# Question about FLAC files



## Airforceyooper (Sep 22, 2005)

ok, so I know FLAC stands for Free Lossless Audio Codex, or something similar. And I know they're a lossless format ... but compared to what? 

Correct me if I'm wrong, but albums have significantly more dynamic range than CDs. So are FLAC files on par with albums? Or just CDs?


----------



## [email protected] (Nov 7, 2010)

I would say the standard would be CD in your question. You can get some FLAC (and other ) files that are a higher resolution than CD's, so in some instances better....


----------



## Airforceyooper (Sep 22, 2005)

[email protected] said:


> I would say the standard would be CD in your question. You can get some FLAC (and other ) files that are a higher resolution than CD's, so in some instances better....


Any suggestion as to where or how I could reliably attain FLAC files nearest to album quality as possible?


----------



## REGULARCAB (Sep 26, 2013)

Someone should find a really nice link explaining all the audio formats and sticky it.... Not me but someone


----------



## [email protected] (Nov 7, 2010)

hdtracks.com is a great place to buy flac stuff.. Many of their albums are above cd resolution.

ripping your own cd's to flac is also a great way to get some good quality flac files. ;-)


----------



## rton20s (Feb 14, 2011)

Just keep in mind that a high resolution flack of a recording whose dynamic range is compressed like crazy isn't likely to sound any better.
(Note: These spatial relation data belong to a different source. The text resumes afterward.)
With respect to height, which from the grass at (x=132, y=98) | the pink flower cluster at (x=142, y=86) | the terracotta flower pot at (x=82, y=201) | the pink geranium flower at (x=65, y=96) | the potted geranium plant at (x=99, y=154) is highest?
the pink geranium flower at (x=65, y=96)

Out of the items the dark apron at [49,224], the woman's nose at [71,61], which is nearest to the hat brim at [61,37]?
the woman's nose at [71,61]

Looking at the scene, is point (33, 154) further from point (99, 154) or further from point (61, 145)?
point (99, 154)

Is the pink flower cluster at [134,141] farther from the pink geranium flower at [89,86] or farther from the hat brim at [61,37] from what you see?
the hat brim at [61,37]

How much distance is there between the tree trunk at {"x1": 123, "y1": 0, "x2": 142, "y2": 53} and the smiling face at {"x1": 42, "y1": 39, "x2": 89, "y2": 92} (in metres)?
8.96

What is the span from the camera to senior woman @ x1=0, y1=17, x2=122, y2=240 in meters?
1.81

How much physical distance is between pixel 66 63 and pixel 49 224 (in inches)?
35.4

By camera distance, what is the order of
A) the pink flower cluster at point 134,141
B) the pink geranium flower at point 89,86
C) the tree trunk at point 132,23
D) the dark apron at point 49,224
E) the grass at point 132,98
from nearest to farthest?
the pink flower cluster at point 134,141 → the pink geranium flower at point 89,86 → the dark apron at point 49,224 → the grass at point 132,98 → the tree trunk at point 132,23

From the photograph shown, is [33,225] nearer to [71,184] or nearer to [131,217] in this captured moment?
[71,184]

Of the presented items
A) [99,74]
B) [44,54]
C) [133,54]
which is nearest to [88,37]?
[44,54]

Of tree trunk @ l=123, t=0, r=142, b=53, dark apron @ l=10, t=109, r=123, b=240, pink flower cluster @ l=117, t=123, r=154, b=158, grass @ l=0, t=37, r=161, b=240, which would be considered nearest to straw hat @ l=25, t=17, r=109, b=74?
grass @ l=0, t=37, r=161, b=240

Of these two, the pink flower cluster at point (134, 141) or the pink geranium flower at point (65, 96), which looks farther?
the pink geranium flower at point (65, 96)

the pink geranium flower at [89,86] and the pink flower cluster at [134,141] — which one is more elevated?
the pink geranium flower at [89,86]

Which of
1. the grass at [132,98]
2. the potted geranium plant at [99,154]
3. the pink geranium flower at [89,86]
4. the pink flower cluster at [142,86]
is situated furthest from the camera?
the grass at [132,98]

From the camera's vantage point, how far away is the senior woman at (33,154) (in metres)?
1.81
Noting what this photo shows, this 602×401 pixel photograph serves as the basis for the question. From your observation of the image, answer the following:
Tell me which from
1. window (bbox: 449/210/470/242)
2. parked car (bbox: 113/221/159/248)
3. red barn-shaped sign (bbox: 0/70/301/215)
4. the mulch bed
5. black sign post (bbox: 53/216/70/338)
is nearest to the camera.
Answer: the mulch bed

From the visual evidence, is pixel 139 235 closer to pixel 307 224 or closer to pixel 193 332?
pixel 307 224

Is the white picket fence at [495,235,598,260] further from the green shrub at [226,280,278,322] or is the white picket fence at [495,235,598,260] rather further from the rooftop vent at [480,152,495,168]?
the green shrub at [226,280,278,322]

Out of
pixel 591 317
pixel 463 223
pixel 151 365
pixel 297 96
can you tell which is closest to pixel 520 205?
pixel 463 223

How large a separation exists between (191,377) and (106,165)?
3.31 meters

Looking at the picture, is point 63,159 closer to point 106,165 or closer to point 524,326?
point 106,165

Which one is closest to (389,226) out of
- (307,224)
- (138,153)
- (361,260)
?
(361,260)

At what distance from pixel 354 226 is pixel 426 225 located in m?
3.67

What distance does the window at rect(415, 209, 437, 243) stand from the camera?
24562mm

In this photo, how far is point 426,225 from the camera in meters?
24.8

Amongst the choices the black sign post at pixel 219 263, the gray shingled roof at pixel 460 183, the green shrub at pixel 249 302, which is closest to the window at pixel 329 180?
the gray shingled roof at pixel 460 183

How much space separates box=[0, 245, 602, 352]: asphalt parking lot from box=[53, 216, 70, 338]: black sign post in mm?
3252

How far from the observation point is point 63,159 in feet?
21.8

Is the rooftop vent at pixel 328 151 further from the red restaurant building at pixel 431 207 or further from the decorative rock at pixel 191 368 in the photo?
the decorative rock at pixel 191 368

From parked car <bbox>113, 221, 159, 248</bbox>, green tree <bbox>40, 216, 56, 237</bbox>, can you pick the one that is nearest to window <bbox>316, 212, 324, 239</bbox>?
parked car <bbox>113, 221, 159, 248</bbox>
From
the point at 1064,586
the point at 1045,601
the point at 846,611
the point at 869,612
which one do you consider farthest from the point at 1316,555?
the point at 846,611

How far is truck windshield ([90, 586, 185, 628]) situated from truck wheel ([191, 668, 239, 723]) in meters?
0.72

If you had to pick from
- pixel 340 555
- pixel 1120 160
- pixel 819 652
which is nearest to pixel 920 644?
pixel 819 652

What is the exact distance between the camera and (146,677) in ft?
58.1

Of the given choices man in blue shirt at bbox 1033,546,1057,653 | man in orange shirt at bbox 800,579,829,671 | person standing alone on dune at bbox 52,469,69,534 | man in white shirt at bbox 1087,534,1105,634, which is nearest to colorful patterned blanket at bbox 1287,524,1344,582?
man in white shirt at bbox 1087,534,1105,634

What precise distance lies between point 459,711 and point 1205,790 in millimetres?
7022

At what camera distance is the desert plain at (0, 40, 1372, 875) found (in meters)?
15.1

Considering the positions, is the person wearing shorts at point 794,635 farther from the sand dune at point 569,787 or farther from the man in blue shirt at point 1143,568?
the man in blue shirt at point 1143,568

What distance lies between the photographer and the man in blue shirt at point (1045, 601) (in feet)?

A good reference for this is the dynamic range database. 

Album list - Dynamic Range Database


----------



## charliekwin (Apr 22, 2012)

I'm sure it's been covered, but I need a break from work, so here goes...



Airforceyooper said:


> And I know they're a lossless format ... but compared to what?


Compared to the source it came from. The data in any losslessly compressed file is, by definition, bit-identical to the original when uncompressed. You can take an audio CD, convert it to a FLAC file, convert it to ALAC, then Dolby TrueHD, then back to FLAC and do that 1000 times over and it will be _identical_ to the original CD. 




Airforceyooper said:


> Correct me if I'm wrong, but albums have significantly more dynamic range than CDs. So are FLAC files on par with albums? Or just CDs?


The FLAC file will be no better or no worse (again, definitively) than the source it came from. As for dynamic range, what I'm sure you're thinking of are the "Loudness Wars," in which case the limits of media types aren't really a concern. Mastering is. It's all well-documented and better explained by a Google search. Recording quality is what matters. Compression algorithms, if done properly, have anywhere from a negligible to non-existent impact on sound quality.


----------



## Airforceyooper (Sep 22, 2005)

I appreciate all your input into this. You've given me some new things to research. Much appreciated.


----------